> _Task_
Please write out exactly the lines that begin at the line containing "How far is (x=376, y=241)" and run to the end of the records.

> _Record set_
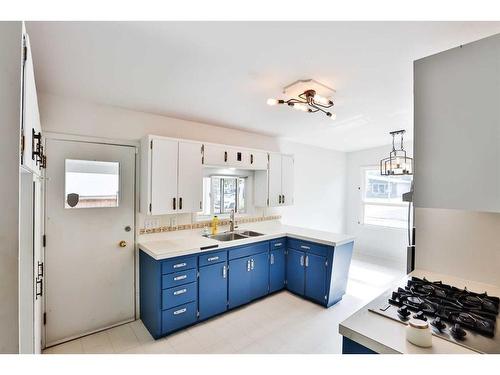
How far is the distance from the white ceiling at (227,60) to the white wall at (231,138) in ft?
0.45

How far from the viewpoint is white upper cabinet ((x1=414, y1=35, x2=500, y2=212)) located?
100cm

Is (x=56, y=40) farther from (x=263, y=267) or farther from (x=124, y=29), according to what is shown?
(x=263, y=267)

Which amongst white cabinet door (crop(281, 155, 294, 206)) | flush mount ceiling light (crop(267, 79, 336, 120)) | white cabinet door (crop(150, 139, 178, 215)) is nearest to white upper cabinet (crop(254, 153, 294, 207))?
white cabinet door (crop(281, 155, 294, 206))

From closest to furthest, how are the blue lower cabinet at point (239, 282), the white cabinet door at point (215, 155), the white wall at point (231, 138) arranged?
the white wall at point (231, 138)
the blue lower cabinet at point (239, 282)
the white cabinet door at point (215, 155)

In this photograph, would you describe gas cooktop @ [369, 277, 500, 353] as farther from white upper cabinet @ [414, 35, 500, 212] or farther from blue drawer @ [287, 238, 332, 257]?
blue drawer @ [287, 238, 332, 257]

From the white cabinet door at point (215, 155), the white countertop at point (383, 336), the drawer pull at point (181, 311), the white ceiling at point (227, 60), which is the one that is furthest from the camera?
the white cabinet door at point (215, 155)

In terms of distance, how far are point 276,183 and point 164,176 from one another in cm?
189

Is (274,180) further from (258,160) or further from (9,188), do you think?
(9,188)

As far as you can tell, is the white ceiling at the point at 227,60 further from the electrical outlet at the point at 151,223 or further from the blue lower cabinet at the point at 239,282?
the blue lower cabinet at the point at 239,282

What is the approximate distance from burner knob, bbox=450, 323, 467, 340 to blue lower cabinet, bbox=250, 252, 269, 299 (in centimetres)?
Answer: 230

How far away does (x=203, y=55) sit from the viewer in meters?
1.85

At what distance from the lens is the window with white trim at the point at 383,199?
17.0ft

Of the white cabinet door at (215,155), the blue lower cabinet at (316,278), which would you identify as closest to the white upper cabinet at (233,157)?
the white cabinet door at (215,155)

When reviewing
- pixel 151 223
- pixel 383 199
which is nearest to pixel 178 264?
pixel 151 223
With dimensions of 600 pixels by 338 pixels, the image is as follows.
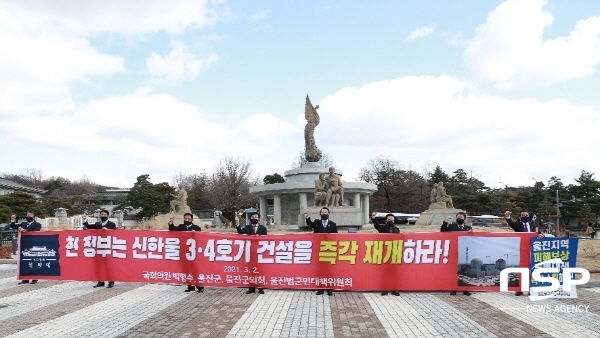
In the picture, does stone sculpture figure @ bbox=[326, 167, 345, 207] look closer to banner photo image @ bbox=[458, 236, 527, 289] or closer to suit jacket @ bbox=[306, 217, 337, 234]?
suit jacket @ bbox=[306, 217, 337, 234]

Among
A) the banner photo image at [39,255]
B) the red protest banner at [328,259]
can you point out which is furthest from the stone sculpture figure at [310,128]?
the red protest banner at [328,259]

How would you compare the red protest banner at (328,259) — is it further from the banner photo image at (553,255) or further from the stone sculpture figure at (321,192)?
the stone sculpture figure at (321,192)

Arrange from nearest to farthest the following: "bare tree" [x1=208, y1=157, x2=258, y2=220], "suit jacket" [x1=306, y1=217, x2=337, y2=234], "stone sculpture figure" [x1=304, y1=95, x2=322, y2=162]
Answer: "suit jacket" [x1=306, y1=217, x2=337, y2=234], "stone sculpture figure" [x1=304, y1=95, x2=322, y2=162], "bare tree" [x1=208, y1=157, x2=258, y2=220]

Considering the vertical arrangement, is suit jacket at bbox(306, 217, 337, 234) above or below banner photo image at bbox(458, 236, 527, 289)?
above

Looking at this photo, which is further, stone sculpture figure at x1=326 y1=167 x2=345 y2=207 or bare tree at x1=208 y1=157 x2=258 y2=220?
bare tree at x1=208 y1=157 x2=258 y2=220

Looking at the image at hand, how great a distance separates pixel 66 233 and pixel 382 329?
8467mm

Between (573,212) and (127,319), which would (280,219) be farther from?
(573,212)

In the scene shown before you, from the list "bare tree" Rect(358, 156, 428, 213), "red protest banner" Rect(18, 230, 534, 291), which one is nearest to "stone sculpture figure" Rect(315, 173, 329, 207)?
"red protest banner" Rect(18, 230, 534, 291)

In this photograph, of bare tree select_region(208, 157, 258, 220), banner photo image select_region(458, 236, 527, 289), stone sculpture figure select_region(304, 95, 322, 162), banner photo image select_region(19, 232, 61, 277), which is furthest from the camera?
bare tree select_region(208, 157, 258, 220)

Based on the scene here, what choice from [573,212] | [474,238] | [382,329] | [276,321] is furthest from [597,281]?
[573,212]

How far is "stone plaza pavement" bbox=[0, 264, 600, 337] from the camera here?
23.5 ft

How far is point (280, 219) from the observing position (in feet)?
110

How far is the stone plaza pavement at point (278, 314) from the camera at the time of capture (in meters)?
7.16

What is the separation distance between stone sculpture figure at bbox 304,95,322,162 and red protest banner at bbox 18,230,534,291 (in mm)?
25227
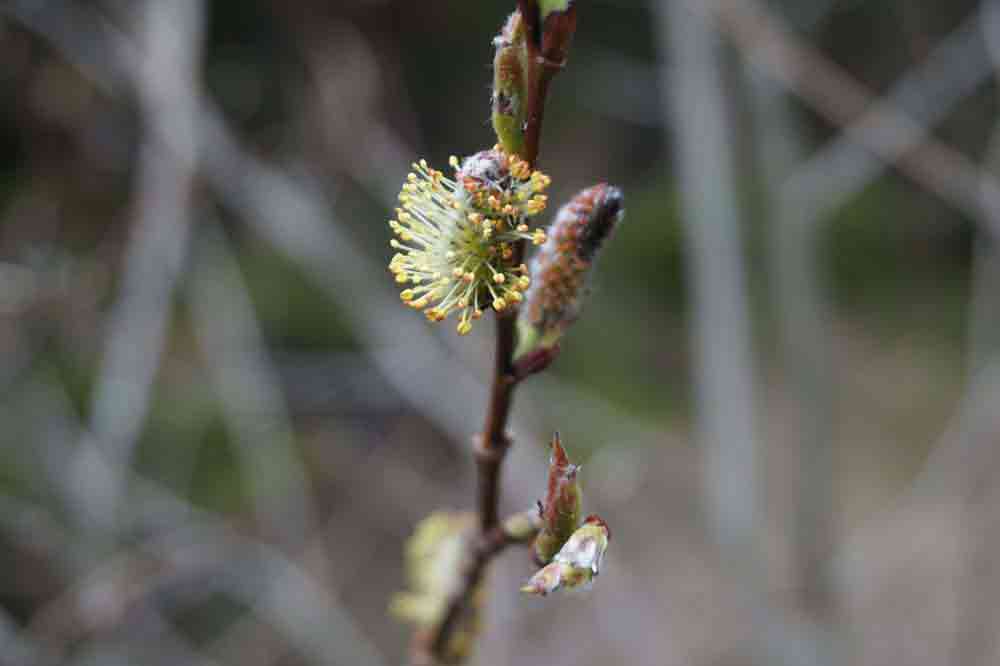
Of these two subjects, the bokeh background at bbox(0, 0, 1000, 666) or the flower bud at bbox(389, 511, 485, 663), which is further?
the bokeh background at bbox(0, 0, 1000, 666)

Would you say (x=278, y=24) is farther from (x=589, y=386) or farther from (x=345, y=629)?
(x=345, y=629)

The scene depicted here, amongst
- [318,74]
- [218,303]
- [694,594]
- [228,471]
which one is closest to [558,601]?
[694,594]

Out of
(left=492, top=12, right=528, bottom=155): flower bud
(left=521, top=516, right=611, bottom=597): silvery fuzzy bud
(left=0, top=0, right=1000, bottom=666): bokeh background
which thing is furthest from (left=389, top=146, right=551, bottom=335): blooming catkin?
(left=0, top=0, right=1000, bottom=666): bokeh background

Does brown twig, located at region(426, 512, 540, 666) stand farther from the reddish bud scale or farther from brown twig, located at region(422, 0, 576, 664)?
the reddish bud scale

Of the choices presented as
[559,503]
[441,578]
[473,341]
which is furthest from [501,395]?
[473,341]

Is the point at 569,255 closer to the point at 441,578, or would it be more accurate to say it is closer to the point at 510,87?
the point at 510,87

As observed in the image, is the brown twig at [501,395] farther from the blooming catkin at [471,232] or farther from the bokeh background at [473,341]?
the bokeh background at [473,341]

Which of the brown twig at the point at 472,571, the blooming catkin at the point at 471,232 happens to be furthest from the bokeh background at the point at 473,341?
the brown twig at the point at 472,571
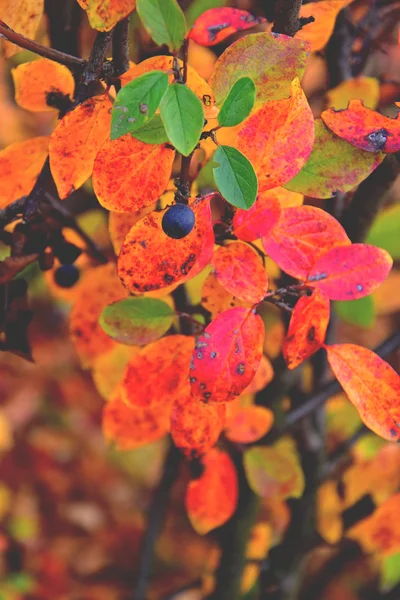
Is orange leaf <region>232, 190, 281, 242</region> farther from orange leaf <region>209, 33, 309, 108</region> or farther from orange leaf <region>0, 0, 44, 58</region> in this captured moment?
orange leaf <region>0, 0, 44, 58</region>

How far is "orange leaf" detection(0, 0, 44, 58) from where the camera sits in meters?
0.48

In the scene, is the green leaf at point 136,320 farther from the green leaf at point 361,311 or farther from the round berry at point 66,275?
the green leaf at point 361,311

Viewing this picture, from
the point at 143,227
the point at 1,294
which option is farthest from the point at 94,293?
the point at 143,227

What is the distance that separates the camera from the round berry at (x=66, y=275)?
0.69 meters

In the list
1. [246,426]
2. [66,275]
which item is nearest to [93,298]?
[66,275]

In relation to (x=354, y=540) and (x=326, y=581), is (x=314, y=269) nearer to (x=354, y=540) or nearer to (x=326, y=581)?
(x=354, y=540)

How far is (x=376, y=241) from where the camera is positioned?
2.84 ft

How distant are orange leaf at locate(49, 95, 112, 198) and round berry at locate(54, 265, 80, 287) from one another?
9.0 inches

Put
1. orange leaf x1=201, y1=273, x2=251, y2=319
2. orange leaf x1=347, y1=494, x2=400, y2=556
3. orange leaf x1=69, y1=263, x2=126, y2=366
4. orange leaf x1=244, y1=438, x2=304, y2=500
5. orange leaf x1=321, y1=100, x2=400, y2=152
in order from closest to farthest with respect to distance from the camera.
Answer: orange leaf x1=321, y1=100, x2=400, y2=152
orange leaf x1=201, y1=273, x2=251, y2=319
orange leaf x1=69, y1=263, x2=126, y2=366
orange leaf x1=244, y1=438, x2=304, y2=500
orange leaf x1=347, y1=494, x2=400, y2=556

> _Response to the task_
How far is (x=376, y=241) from where the camera is positioned?
2.84 ft

How distant are orange leaf at locate(49, 95, 112, 198) and round berry at locate(54, 265, 80, 287) from one another?
9.0 inches

Put
1. orange leaf x1=201, y1=273, x2=251, y2=319
2. orange leaf x1=347, y1=494, x2=400, y2=556
3. orange leaf x1=69, y1=263, x2=126, y2=366
4. orange leaf x1=244, y1=438, x2=304, y2=500
5. orange leaf x1=321, y1=100, x2=400, y2=152
in order from closest to farthest with respect to distance from the camera.
Answer: orange leaf x1=321, y1=100, x2=400, y2=152
orange leaf x1=201, y1=273, x2=251, y2=319
orange leaf x1=69, y1=263, x2=126, y2=366
orange leaf x1=244, y1=438, x2=304, y2=500
orange leaf x1=347, y1=494, x2=400, y2=556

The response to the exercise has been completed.